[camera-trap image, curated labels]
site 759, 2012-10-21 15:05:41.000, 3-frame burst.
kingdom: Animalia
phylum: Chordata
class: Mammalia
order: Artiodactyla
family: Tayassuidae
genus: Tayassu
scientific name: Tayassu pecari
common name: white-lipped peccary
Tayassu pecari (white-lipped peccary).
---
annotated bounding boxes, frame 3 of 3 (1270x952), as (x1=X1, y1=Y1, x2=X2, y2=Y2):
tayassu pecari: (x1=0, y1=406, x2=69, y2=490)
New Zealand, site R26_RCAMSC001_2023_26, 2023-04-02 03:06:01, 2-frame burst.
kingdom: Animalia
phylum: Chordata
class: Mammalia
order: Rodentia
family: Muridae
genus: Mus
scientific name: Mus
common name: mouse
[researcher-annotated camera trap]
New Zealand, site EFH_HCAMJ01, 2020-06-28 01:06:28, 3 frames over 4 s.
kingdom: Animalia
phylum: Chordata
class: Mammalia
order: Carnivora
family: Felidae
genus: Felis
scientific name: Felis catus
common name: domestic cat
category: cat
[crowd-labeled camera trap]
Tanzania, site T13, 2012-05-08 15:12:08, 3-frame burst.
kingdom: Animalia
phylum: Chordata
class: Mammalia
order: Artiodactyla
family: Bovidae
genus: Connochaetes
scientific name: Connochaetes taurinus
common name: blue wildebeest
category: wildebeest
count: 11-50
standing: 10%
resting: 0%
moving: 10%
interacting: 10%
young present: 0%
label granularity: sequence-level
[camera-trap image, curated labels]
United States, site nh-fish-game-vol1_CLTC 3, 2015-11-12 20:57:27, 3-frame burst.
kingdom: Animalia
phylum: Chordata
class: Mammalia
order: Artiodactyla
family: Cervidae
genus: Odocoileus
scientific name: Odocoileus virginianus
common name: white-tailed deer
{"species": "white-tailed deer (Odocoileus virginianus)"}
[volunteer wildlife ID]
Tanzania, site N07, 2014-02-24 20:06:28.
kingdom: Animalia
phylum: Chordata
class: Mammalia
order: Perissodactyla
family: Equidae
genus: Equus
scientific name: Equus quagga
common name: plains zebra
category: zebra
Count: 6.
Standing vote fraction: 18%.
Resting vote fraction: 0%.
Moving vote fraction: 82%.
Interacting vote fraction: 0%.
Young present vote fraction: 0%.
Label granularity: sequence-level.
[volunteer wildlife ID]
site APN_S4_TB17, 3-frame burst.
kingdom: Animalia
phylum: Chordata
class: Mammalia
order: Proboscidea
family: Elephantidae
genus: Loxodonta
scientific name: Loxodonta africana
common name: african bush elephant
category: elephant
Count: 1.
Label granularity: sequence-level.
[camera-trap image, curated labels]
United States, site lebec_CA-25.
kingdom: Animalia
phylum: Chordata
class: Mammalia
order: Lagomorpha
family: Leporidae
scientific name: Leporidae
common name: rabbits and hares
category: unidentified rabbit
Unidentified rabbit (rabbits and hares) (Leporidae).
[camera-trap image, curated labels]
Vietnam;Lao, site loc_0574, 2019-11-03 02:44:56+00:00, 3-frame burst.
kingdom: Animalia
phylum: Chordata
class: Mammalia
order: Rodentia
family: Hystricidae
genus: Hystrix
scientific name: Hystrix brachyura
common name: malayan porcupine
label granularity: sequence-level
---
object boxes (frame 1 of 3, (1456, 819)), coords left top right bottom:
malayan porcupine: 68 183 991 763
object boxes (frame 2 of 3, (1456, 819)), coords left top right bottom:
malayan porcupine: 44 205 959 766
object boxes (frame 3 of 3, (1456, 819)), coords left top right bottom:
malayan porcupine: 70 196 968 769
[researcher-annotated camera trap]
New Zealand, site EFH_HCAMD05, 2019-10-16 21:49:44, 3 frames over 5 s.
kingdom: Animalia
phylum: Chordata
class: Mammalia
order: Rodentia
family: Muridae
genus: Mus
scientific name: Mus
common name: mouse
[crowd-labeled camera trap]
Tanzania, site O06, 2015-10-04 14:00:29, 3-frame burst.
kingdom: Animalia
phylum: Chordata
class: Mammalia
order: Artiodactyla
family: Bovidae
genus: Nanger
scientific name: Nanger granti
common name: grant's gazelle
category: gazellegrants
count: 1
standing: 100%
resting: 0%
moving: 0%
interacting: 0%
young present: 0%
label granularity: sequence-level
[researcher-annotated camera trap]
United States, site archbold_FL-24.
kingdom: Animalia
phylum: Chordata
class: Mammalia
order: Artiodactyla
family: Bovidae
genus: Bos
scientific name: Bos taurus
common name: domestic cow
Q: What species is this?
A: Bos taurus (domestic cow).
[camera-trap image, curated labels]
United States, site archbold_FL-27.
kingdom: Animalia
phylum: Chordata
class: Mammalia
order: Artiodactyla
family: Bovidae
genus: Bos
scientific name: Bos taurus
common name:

****************************************

→ Problem details:
Take the lines from the start of the records through the line holding "genus: Equus", both included, and please print them exactly, with nothing else.

→ Solution for this task:
[camera-trap image, curated labels]
site 759, 2012-10-21 15:05:41.000, 3-frame burst.
kingdom: Animalia
phylum: Chordata
class: Mammalia
order: Artiodactyla
family: Tayassuidae
genus: Tayassu
scientific name: Tayassu pecari
common name: white-lipped peccary
Tayassu pecari (white-lipped peccary).
---
annotated bounding boxes, frame 3 of 3 (1270x952), as (x1=X1, y1=Y1, x2=X2, y2=Y2):
tayassu pecari: (x1=0, y1=406, x2=69, y2=490)
New Zealand, site R26_RCAMSC001_2023_26, 2023-04-02 03:06:01, 2-frame burst.
kingdom: Animalia
phylum: Chordata
class: Mammalia
order: Rodentia
family: Muridae
genus: Mus
scientific name: Mus
common name: mouse
[researcher-annotated camera trap]
New Zealand, site EFH_HCAMJ01, 2020-06-28 01:06:28, 3 frames over 4 s.
kingdom: Animalia
phylum: Chordata
class: Mammalia
order: Carnivora
family: Felidae
genus: Felis
scientific name: Felis catus
common name: domestic cat
category: cat
[crowd-labeled camera trap]
Tanzania, site T13, 2012-05-08 15:12:08, 3-frame burst.
kingdom: Animalia
phylum: Chordata
class: Mammalia
order: Artiodactyla
family: Bovidae
genus: Connochaetes
scientific name: Connochaetes taurinus
common name: blue wildebeest
category: wildebeest
count: 11-50
standing: 10%
resting: 0%
moving: 10%
interacting: 10%
young present: 0%
label granularity: sequence-level
[camera-trap image, curated labels]
United States, site nh-fish-game-vol1_CLTC 3, 2015-11-12 20:57:27, 3-frame burst.
kingdom: Animalia
phylum: Chordata
class: Mammalia
order: Artiodactyla
family: Cervidae
genus: Odocoileus
scientific name: Odocoileus virginianus
common name: white-tailed deer
{"species": "white-tailed deer (Odocoileus virginianus)"}
[volunteer wildlife ID]
Tanzania, site N07, 2014-02-24 20:06:28.
kingdom: Animalia
phylum: Chordata
class: Mammalia
order: Perissodactyla
family: Equidae
genus: Equus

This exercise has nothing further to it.